--- THINGS TO DO ---
- a) Copy the passage on end-tags from "Second, because it" to "right-most open element.", substituting "faulted" for "criticized".
- b) In the passage on end-tags, what does </> terminate?
- c) According to the passage on end-tags, why do explicit end-tags serve a good purpose?

Second, because it scopes where an error is detected. There is always
an issue that missing-end-tag errors are reported where they are detected,
not where they occur. Having an explicit name means that the scope of
where the missing end-tag could have been is scoped to the parent of the start-tag,
not beyond it (as would be the case of </>).
So I think explicit end-tags do serve a good purpose.
but
XML has for a long time been criticized for lacking simple empty
end-tags as supported in SGML:
<bar>...</>
where </> terminates the right-most open element.
Yes, I guess my method of allowing everything that is simple and does not compromise
lexing leans in favour of </> doesn't it? Hmmm. On the other hand, there is no point in
being able to start from any point and be lexing as soon as you find a < or >, yet not be
able to parse from there: if we find a </> we don't know what it is, and we have to
go back to find it (back from where we are or forwards from the start of the last milestone,
i.e. the last fragment start, or potentially the start of the document.
So I am really not sure about it.
There is also a compromise: it can only be used for leaf elements, i.e. the lexer could fill
in the name with only a stack of 1, i.e. a variable, or only have to scan back to the last
< to find it.
-
so <p>hello <b><i>W</>orld</b> !!! </p>
.
I am not sure that it would be good enough: it might cause frustration that if you want to add a
subelement of i, you have to close off that before adding the new one.
Lack of empty end-tags is particularly verbose as XML doesn't support
SGML CONCUR ie where tagging can overlap:
<(foo)x>...<(bar)y>...</(foo)x>...</(bar)y>
or even
<(foo|baz)x>...<(bar|baz)y>...</(foo|baz)x>...</(bar|baz)y>
provided foo, bar, baz are the names of declaration sets in the document prolog.
IIRC correctly, CONCUR was only implemented two or three times in general SGML parsers, and
there was some incompatability arising from disputed interpretation of the standards. (Do I recall
correctly that OmniMark did it one way, and ARC did it another, and James Clark thought it was
a coin toss (or that IS8879 needed to be clarified): maybe to do with "whitespace attributable to markup"
differing...? I never used CONCUR, but I get the impression it didn't quite do what it was supposed
to, and that milestones using PIs ended up being more flexible?)
Regards
Rick

--- GIVEN RECORDS ---
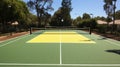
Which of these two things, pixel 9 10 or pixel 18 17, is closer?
pixel 9 10

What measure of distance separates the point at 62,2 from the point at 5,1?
6502 centimetres

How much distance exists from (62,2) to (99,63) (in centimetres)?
10608

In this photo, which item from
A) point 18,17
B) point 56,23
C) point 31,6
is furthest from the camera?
point 56,23

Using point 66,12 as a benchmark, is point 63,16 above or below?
below

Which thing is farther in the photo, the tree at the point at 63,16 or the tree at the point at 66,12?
the tree at the point at 66,12

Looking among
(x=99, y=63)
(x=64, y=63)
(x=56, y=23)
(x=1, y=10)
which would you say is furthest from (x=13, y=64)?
(x=56, y=23)

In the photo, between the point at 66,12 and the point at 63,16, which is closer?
the point at 63,16

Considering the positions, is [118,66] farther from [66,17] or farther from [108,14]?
[66,17]

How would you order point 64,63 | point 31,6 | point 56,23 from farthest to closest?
point 56,23 → point 31,6 → point 64,63

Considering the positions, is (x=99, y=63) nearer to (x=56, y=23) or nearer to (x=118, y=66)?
(x=118, y=66)

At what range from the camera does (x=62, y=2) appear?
121 meters

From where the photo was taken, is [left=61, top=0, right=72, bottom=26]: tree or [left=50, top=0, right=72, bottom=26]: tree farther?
[left=61, top=0, right=72, bottom=26]: tree

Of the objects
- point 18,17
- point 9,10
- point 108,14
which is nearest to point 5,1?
point 9,10

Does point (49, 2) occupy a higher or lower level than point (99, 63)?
higher
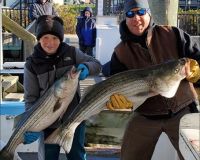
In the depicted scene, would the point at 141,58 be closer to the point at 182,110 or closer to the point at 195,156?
the point at 182,110

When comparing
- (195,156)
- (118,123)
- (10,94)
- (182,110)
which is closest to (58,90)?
(182,110)

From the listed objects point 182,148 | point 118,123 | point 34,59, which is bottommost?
point 118,123

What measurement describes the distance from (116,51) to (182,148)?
1.25m

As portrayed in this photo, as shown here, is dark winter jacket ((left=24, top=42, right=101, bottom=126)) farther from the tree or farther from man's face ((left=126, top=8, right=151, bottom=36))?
the tree

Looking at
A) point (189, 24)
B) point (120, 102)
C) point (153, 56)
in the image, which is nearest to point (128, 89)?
point (120, 102)

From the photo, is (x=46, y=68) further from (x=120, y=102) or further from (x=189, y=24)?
(x=189, y=24)

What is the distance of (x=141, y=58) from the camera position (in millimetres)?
4203

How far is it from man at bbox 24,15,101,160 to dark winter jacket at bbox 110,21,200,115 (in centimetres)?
39

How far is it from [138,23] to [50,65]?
0.83 metres

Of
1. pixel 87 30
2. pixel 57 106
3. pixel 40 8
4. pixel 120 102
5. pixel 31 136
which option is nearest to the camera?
pixel 120 102

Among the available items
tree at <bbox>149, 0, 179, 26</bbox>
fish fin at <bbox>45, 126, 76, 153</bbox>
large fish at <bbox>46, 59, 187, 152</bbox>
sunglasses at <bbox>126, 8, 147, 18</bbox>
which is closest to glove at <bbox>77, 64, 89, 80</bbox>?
large fish at <bbox>46, 59, 187, 152</bbox>

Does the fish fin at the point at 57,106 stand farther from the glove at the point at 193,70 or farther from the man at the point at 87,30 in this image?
the man at the point at 87,30

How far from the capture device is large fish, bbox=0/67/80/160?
4191 millimetres

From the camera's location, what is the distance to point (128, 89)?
161 inches
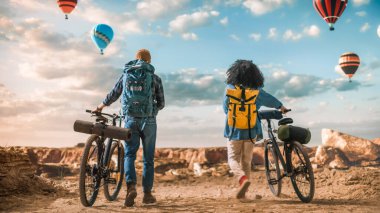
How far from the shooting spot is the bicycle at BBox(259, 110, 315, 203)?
204 inches

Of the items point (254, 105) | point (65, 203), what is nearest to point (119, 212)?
point (65, 203)

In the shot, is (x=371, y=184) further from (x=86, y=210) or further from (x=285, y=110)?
(x=86, y=210)

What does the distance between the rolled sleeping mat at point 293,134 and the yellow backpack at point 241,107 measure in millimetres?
452

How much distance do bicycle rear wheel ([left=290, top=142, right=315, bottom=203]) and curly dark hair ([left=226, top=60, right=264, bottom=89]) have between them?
105cm

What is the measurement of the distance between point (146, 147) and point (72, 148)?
33857 millimetres

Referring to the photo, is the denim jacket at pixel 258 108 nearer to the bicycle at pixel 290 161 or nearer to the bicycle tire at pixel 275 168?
the bicycle at pixel 290 161

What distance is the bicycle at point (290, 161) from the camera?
17.0 feet

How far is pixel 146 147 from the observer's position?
5301 mm

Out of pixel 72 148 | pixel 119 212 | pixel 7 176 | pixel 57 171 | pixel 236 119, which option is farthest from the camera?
pixel 72 148

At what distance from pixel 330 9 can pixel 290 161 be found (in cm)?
2213

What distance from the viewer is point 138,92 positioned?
5.17 meters

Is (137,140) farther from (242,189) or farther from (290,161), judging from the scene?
(290,161)

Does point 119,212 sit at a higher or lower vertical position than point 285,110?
lower

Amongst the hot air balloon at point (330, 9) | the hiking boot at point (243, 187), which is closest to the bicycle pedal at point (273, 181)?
the hiking boot at point (243, 187)
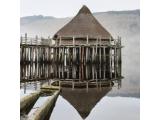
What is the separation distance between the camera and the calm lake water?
3240 millimetres

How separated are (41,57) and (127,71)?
27.2 inches

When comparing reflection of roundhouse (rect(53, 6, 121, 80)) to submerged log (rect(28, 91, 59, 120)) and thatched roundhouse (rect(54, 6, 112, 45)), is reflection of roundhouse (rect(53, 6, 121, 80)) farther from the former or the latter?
submerged log (rect(28, 91, 59, 120))

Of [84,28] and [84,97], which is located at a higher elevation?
[84,28]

--- LIST OF SOLUTIONS ---
- a)
Second, because it scopes where an error is detected. There is always
an issue that missing-end-tag errors are reported where they are detected,
not where they occur. Having an explicit name means that the scope of
where the missing end-tag could have been is scoped to the parent of the start-tag,
not beyond it (as would be the case of </>).
So I think explicit end-tags do serve a good purpose.
but
XML has for a long time been faulted for lacking simple empty
end-tags as supported in SGML:
<bar>...</>
where </> terminates the right-most open element.

- b) It terminates the right-most open element.

- c) Missing-end-tag errors are reported where they are detected, not where they occur. An explicit name limits where the missing end-tag could have been to the parent of the start-tag, not beyond it, as </> would allow.